De God van het monotheïsme had de mens tot Zijn gelijke gemaakt. De mens kreeg de opdracht ’zo volmaakt te worden als de Vader’. In meer seculiere termen zouden we kunnen zeggen dat het tijdperk van het geschreven en gedrukte woord, voor de mens de mogelijkheid opende zich steeds verder te ontwikkelen en te vervolmaken. Zal dit nu verloren raken in het digitale tijdperk? Er zijn tekenen die hierop wijzen. Velen lopen op staat betoverd rond met hun smartphone in de hand. Jongeren verspillen veel uren per dag aan de verslaving aan games. We worden constant in de gaten gehouden en een ’Hogere en onzichtbare Macht’ houdt al onze data vast tot de ’Dag des Oordeels’. Wee diegene die ooit op Twitter of Facebook iets niet-politiek corrects heeft gezegd. De God van het digitale tijdperk krijgt ons flink in zijn greep en we zijn de gewillige schapen die hun Herder volgen.

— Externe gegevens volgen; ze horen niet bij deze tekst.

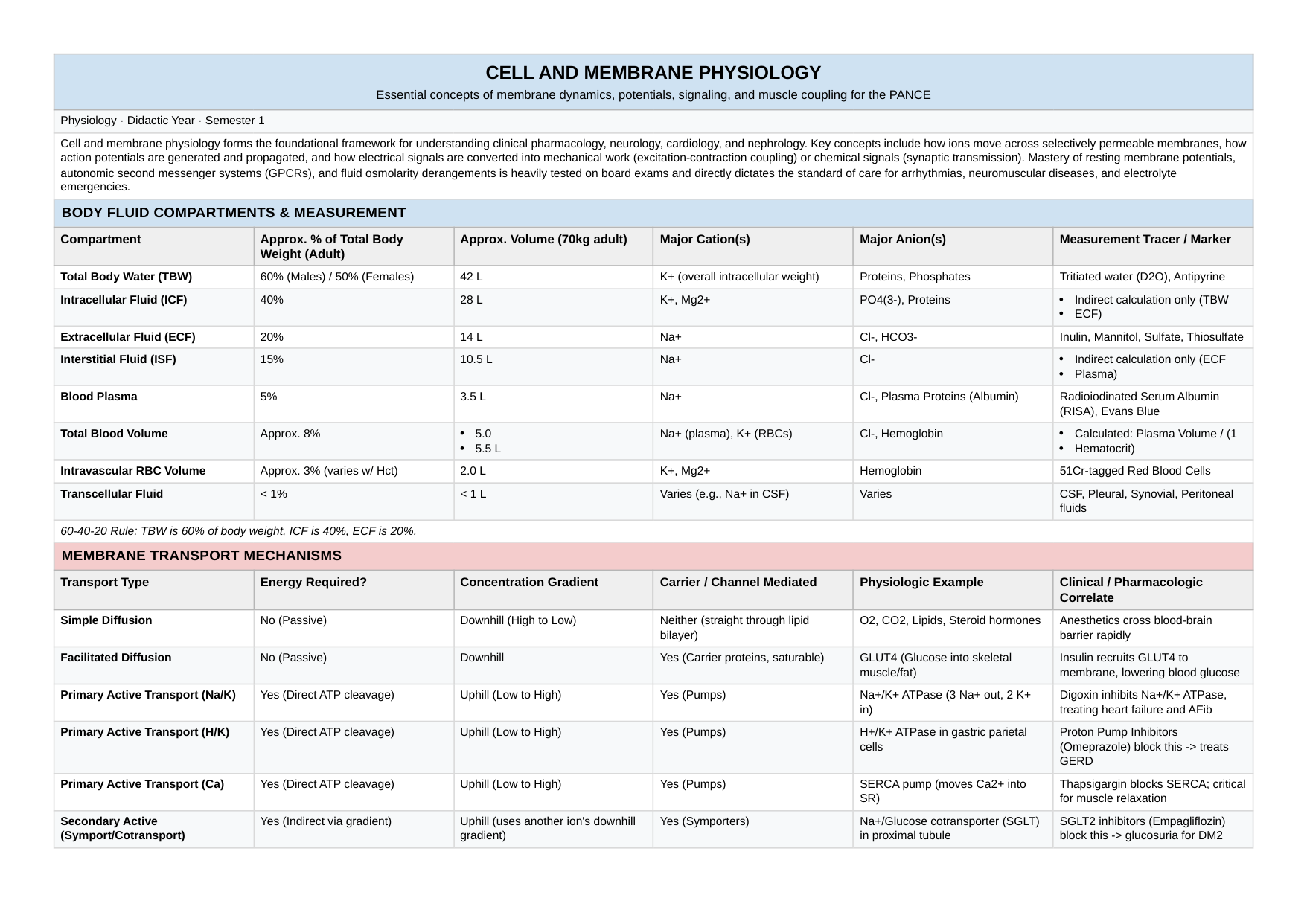 CELL AND MEMBRANE PHYSIOLOGY
Essential concepts of membrane dynamics, potentials, signaling, and muscle coupling for the PANCE

Physiology · Didactic Year · Semester 1

Cell and membrane physiology forms the foundational framework for understanding clinical pharmacology, neurology, cardiology, and nephrology. Key concepts include how ions move across selectively permeable membranes, how action potentials are generated and propagated, and how electrical signals are converted into mechanical work (excitation-contraction coupling) or chemical signals (synaptic transmission). Mastery of resting membrane potentials, autonomic second messenger systems (GPCRs), and fluid osmolarity derangements is heavily tested on board exams and directly dictates the standard of care for arrhythmias, neuromuscular diseases, and electrolyte emergencies.

BODY FLUID COMPARTMENTS & MEASUREMENT

| Compartment | Approx. % of Total Body Weight (Adult) | Approx. Volume (70kg adult) | Major Cation(s) | Major Anion(s) | Measurement Tracer / Marker |
|---|---|---|---|---|---|
| Total Body Water (TBW) | 60% (Males) / 50% (Females) | 42 L | K+ (overall intracellular weight) | Proteins, Phosphates | Tritiated water (D2O), Antipyrine |
| Intracellular Fluid (ICF) | 40% | 28 L | K+, Mg2+ | PO4(3-), Proteins | • Indirect calculation only (TBW • ECF) |
| Extracellular Fluid (ECF) | 20% | 14 L | Na+ | Cl-, HCO3- | Inulin, Mannitol, Sulfate, Thiosulfate |
| Interstitial Fluid (ISF) | 15% | 10.5 L | Na+ | Cl- | • Indirect calculation only (ECF • Plasma) |
| Blood Plasma | 5% | 3.5 L | Na+ | Cl-, Plasma Proteins (Albumin) | Radioiodinated Serum Albumin (RISA), Evans Blue |
| Total Blood Volume | Approx. 8% | • 5.0 • 5.5 L | Na+ (plasma), K+ (RBCs) | Cl-, Hemoglobin | • Calculated: Plasma Volume / (1 • Hematocrit) |
| Intravascular RBC Volume | Approx. 3% (varies w/ Hct) | 2.0 L | K+, Mg2+ | Hemoglobin | 51Cr-tagged Red Blood Cells |
| Transcellular Fluid | < 1% | < 1 L | Varies (e.g., Na+ in CSF) | Varies | CSF, Pleural, Synovial, Peritoneal fluids |

60-40-20 Rule: TBW is 60% of body weight, ICF is 40%, ECF is 20%.

MEMBRANE TRANSPORT MECHANISMS

| Transport Type | Energy Required? | Concentration Gradient | Carrier / Channel Mediated | Physiologic Example | Clinical / Pharmacologic Correlate |
|---|---|---|---|---|---|
| Simple Diffusion | No (Passive) | Downhill (High to Low) | Neither (straight through lipid bilayer) | O2, CO2, Lipids, Steroid hormones | Anesthetics cross blood-brain barrier rapidly |
| Facilitated Diffusion | No (Passive) | Downhill | Yes (Carrier proteins, saturable) | GLUT4 (Glucose into skeletal muscle/fat) | Insulin recruits GLUT4 to membrane, lowering blood glucose |
| Primary Active Transport (Na/K) | Yes (Direct ATP cleavage) | Uphill (Low to High) | Yes (Pumps) | Na+/K+ ATPase (3 Na+ out, 2 K+ in) | Digoxin inhibits Na+/K+ ATPase, treating heart failure and AFib |
| Primary Active Transport (H/K) | Yes (Direct ATP cleavage) | Uphill (Low to High) | Yes (Pumps) | H+/K+ ATPase in gastric parietal cells | Proton Pump Inhibitors (Omeprazole) block this -> treats GERD |
| Primary Active Transport (Ca) | Yes (Direct ATP cleavage) | Uphill (Low to High) | Yes (Pumps) | SERCA pump (moves Ca2+ into SR) | Thapsigargin blocks SERCA; critical for muscle relaxation |
| Secondary Active (Symport/Cotransport) | Yes (Indirect via gradient) | Uphill (uses another ion's downhill gradient) | Yes (Symporters) | Na+/Glucose cotransporter (SGLT) in proximal tubule | SGLT2 inhibitors (Empagliflozin) block this -> glucosuria for DM2 |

Kunnen we ontsnappen aan de macht van de God van het digitale tijdperk? Of moeten we Hem aanbidden, zoals de God van het Monotheïsme die de westerse beschaving heeft mogelijk gemaakt? Is er een nieuw soort atheïsme nodig om de mens te bevrijden van het keurslijf van de dogmatiek van de digitale wereld met haar programmeertaal die vrijwel niemand begrijpt? De filosoof Levinas heeft gezegd dat we eerst atheïst moeten worden om tot een ’geloof voor volwassenen’ te komen. Ik beperk me hier tot één hint: met de Rede alleen kunnen we die God niet overwinnen. Er is heel veel wijsheid nodig, maar waar is die nog te vinden? Misschien moeten oude en wijze mensen, zoals die monnik, meer de kans krijgen om de politiek en onze economische activiteiten te inspireren.